The material includes evidence like video surveillance of commercial or private residences, calibration records for a speed gun if a person is charged with speeding, statements made by the defendant after being read their Miranda rights, and notes from an officer’s memo book.

East Hampton Town Police Chief Michael Sarlo, on Tuesday, said that due to discovery reform, processing arrests and working with the district attorney’s office to verify receipt of the paperwork is taking a longer time, although he did not offer specifics.

He added that the department is busy cleaning up how it processes arrests and evaluating internal procedures before the busy summer season kicks off.

“We could lose many, many patrol hours to officers sitting in headquarters processing arrests through the DAs, and expend a great deal of overtime,” Chief Sarlo said. “We also continue to be concerned about minor violations and summonses, and the overall impact on public safety and quality of life this reform bill will have on the effectiveness of our enforcement efforts.”

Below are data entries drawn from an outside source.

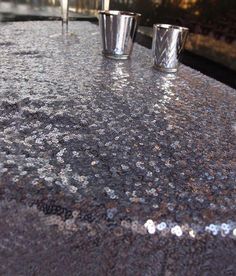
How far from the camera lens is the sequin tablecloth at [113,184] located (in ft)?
1.12

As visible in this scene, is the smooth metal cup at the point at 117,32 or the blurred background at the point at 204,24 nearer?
the smooth metal cup at the point at 117,32

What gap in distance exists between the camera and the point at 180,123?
0.58 meters

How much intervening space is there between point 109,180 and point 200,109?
33cm

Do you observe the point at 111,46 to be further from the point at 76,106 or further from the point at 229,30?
the point at 229,30

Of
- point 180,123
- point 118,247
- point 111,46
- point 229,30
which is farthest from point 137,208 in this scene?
point 229,30

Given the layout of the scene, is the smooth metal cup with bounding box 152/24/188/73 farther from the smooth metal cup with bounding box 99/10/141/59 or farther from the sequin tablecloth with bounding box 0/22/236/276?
the sequin tablecloth with bounding box 0/22/236/276

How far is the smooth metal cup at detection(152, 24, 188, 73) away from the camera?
88cm

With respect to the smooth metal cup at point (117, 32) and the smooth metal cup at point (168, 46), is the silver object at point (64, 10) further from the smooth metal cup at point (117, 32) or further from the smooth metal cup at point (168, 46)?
the smooth metal cup at point (168, 46)

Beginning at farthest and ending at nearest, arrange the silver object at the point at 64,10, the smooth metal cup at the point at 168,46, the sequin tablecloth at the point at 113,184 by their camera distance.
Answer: the silver object at the point at 64,10
the smooth metal cup at the point at 168,46
the sequin tablecloth at the point at 113,184

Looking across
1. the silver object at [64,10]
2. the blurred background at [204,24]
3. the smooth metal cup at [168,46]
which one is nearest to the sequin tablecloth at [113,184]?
the smooth metal cup at [168,46]

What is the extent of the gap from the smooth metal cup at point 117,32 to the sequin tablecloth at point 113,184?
13.0 inches

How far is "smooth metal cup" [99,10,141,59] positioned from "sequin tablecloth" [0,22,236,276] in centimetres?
33

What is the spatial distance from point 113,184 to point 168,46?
60 centimetres

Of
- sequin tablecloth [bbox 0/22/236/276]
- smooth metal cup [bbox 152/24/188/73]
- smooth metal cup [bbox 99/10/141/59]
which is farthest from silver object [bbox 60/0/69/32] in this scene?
sequin tablecloth [bbox 0/22/236/276]
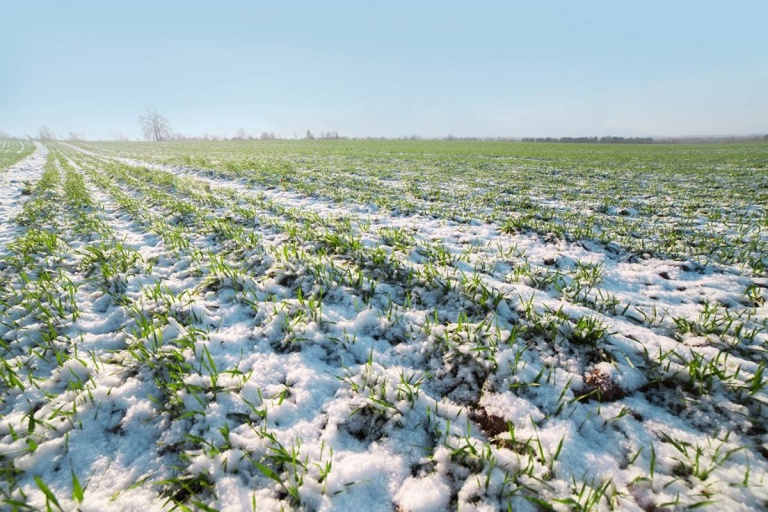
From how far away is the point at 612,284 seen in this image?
3.98 meters

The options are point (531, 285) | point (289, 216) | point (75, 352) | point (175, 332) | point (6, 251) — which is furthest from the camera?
point (289, 216)

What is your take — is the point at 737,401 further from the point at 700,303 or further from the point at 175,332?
the point at 175,332

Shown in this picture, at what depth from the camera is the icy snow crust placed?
1767 mm

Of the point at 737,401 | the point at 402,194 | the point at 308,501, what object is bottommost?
the point at 308,501

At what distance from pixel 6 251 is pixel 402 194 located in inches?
318

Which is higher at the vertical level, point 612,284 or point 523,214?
point 523,214

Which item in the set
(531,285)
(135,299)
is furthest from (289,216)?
(531,285)

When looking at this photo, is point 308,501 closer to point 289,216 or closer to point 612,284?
point 612,284

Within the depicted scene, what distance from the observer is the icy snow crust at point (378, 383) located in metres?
1.77

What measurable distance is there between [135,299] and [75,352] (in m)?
0.91

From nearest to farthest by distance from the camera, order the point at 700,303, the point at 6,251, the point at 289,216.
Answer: the point at 700,303 → the point at 6,251 → the point at 289,216

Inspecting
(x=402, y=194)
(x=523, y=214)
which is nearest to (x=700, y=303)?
(x=523, y=214)

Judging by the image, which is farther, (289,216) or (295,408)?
(289,216)

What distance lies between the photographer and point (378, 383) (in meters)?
2.45
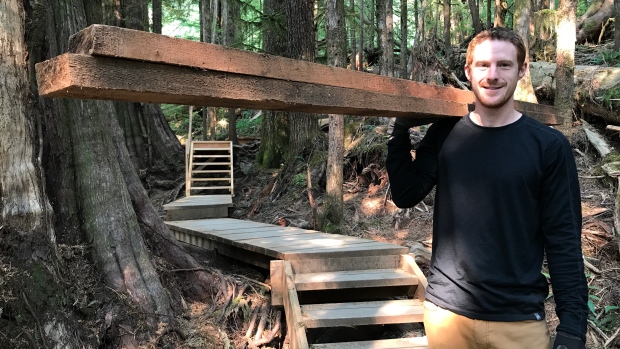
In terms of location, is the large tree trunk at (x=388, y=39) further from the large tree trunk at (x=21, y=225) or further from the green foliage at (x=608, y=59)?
the large tree trunk at (x=21, y=225)

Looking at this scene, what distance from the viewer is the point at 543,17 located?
8500mm

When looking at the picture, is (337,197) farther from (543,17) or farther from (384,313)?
(543,17)

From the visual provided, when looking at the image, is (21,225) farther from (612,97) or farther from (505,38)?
(612,97)

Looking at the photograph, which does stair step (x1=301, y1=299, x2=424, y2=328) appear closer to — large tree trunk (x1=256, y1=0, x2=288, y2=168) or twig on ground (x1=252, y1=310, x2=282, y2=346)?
twig on ground (x1=252, y1=310, x2=282, y2=346)

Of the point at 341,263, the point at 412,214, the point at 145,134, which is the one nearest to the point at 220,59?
the point at 341,263

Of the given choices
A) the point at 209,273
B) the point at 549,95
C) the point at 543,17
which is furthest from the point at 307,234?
the point at 549,95

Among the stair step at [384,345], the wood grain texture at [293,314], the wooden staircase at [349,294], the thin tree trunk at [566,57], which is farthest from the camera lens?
the thin tree trunk at [566,57]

In terms of community safety and the impacts the law could have, he said East Hampton Town has been lucky — so far.

“However, as recent high-profile cases have shown, there is a serious flaw in part of this reform, which doesn’t consider past criminal history or severity of certain charges and does not consider numerous offenses ‘violent’ or the defendants posing any risk to the community at large,” he said.

Sheriff Toulon said there are programs in place at the Suffolk County Correctional facilities that are rehabilitative in nature, so when an inmate is released back into the public, they have something to offer. The new law may deprive some defendants of the opportunity to take advantage of those programs, he said.

For example, 18-to-25-year-old inmates work a 40-hour workweek in a program called “Choose Your Path,” and outside of the workweek, skills such as small engine repair, landscaping and carpentry are taught. While the inmates won’t become master apprentices in the programs, he said, the skills are transferable when they get out of jail.

He also said many people committing robberies and burglaries have substance abuse issues that can be addressed through incarceration.

Sheriff Toulon said he has spoken with parents of inmates who said jail is saving their son’s or daughter’s life, especially when they are addicted to drugs. “It gives an individual the opportunity to, hopefully, get a clearer head, address their issues and hopefully leave here a little better,” he said.

Stripping away a judge’s ability to require bail is not the solution, he added. Judges have the discretion to put individuals in diversion programs such as youth court, veterans court and drug court, if the defendant meets the criteria to enter the program.

Sheriff Toulon said if the judges have the discretion to put inmates in those programs, they should have the discretion for bail, especially if a defendant has a history of not returning to court when told.

“I’m not saying jail is the stop-all gap,” Sheriff Toulon said. “The biggest thing for me is to have a judge have that discretion to make that decision.”